[Spatial reasoning lines]
----------

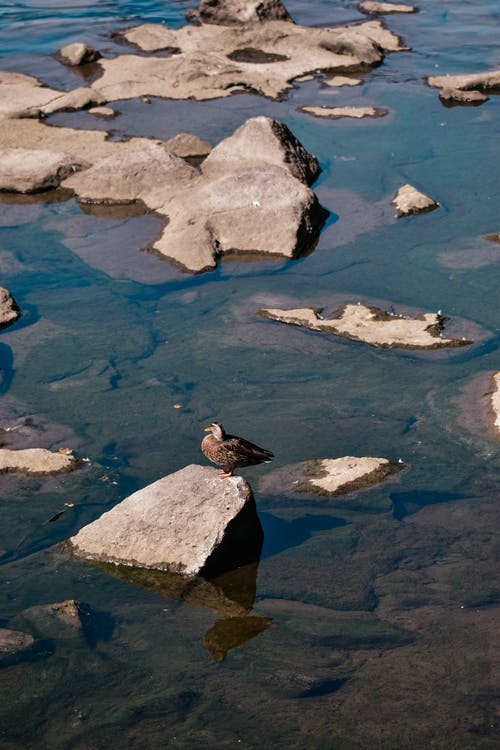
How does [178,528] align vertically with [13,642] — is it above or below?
above

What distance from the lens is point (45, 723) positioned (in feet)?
16.2

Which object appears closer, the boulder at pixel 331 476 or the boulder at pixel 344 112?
the boulder at pixel 331 476

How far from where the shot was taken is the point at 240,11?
1758 centimetres

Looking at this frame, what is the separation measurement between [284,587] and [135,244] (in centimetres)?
544

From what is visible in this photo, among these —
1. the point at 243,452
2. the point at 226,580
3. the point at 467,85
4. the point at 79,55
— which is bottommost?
the point at 226,580

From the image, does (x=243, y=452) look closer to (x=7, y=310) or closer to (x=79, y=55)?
(x=7, y=310)

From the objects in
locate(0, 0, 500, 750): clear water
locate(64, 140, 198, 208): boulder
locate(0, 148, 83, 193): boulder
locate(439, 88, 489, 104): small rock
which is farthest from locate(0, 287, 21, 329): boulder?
locate(439, 88, 489, 104): small rock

----------

__What you will do__
Copy every line above word for word, leaving out the pictures.

__The reply__
How does [178,528] align vertically with [13,642] — is it above or below?
above

What distance from the lens is point (45, 723) positioned (in feet)?
16.2

Which object appears closer, the boulder at pixel 331 476 or the boulder at pixel 344 112?
the boulder at pixel 331 476

How far from where the shot was taken is the point at 240,11?
1758 centimetres

Looking at this frame, what is the separation measurement between [284,587] and [135,244] (in centimetres)?
544

From what is visible in this photo, among these —
1. the point at 243,452
2. the point at 226,580
3. the point at 467,85
4. the point at 79,55
— which is bottommost?
the point at 226,580

From the image, does (x=243, y=452) look closer to (x=7, y=310) or closer to (x=79, y=55)?
(x=7, y=310)

From the objects in
locate(0, 0, 500, 750): clear water
locate(64, 140, 198, 208): boulder
locate(0, 148, 83, 193): boulder
locate(439, 88, 489, 104): small rock
which is farthest from locate(0, 287, 21, 329): boulder?
locate(439, 88, 489, 104): small rock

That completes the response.